Liquid droplets are natural magnifiers. Look inside a single drop of water, and you are likely to see a reflection of the world around you, close up and distended as you’d see in a crystal ball.

Researchers at MIT have now devised tiny “microlenses” from complex liquid droplets comparable in size to the width of a human hair. They report the advance this week in the journal Nature Communications.

Each droplet consists of an emulsion, or combination of two liquids, one encapsulated in the other, similar to a bead of oil within a drop of water. Even in their simple form, these droplets can magnify and produce images of surrounding objects. But now the researchers can also reconfigure the properties of each droplet to adjust the way they filter and scatter light, similar to adjusting the focus on a microscope.

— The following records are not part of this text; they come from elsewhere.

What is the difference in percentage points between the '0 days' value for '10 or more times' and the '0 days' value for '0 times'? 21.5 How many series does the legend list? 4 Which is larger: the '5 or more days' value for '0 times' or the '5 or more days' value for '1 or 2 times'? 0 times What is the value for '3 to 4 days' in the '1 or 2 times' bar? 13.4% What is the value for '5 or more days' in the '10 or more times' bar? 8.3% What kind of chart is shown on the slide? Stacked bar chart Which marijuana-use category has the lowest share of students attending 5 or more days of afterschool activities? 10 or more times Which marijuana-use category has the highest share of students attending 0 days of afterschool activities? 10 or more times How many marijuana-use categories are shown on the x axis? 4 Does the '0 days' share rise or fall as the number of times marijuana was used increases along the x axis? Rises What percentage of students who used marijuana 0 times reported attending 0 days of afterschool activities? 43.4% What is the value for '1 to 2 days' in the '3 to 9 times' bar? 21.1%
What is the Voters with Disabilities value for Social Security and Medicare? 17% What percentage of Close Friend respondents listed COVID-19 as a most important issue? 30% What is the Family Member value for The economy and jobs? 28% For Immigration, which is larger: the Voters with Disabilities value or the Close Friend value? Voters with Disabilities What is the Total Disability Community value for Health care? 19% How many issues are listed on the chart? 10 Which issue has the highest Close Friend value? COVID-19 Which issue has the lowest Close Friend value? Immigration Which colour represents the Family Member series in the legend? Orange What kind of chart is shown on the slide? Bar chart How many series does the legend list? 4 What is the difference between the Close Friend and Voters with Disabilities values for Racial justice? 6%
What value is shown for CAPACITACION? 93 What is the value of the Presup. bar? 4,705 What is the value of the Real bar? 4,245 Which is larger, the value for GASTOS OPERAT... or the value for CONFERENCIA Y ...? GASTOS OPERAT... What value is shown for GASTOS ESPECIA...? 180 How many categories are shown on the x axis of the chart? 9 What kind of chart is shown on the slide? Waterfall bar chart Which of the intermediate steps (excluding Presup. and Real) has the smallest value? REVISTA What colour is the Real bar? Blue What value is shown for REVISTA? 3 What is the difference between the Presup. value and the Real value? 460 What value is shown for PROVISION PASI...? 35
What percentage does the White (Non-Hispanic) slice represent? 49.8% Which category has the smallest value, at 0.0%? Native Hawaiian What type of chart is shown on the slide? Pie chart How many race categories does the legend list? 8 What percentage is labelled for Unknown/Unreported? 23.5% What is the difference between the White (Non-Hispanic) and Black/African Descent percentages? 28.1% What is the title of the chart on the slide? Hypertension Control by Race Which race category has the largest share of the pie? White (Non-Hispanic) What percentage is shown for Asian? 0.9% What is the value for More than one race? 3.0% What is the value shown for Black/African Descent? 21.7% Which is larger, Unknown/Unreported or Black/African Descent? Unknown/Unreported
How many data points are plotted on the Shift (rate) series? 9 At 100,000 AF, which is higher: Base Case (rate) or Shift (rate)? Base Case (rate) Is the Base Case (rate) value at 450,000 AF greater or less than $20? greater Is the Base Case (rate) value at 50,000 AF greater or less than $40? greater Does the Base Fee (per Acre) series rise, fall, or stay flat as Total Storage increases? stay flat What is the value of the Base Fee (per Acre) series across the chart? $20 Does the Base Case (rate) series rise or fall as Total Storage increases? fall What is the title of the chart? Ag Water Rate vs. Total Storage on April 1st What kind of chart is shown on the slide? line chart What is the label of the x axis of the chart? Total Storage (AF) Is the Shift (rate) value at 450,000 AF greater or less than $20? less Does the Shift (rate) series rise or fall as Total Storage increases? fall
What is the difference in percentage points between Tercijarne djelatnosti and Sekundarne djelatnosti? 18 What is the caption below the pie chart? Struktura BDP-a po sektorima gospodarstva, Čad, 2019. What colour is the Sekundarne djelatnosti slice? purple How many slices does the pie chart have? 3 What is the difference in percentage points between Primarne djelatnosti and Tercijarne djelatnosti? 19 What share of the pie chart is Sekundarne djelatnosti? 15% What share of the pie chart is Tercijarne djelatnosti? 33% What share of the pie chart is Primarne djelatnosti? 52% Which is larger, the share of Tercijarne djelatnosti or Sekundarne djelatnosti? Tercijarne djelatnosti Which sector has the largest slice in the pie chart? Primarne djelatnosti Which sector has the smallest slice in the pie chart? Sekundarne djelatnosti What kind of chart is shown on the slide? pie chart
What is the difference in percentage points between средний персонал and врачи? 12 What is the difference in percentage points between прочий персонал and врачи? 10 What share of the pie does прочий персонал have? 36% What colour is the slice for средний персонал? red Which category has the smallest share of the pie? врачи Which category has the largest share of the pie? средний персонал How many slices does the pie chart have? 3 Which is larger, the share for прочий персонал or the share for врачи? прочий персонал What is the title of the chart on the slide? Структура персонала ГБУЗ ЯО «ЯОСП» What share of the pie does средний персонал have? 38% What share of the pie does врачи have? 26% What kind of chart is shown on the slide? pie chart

The scientists used a combination of chemistry and light to precisely shape the curvature of the interface between the internal bead and the surrounding droplet. This interface acts as a kind of internal lens, comparable to the compounded lens elements in microscopes.

“We have shown fluids are very versatile optically,” says Mathias Kolle, the Brit and Alex d'Arbeloff Career Development Assistant Professor in MIT’s Department of Mechanical Engineering. “We can create complex geometries that form lenses, and these lenses can be tuned optically. When you have a tunable microlens, you can dream up all sorts of applications.”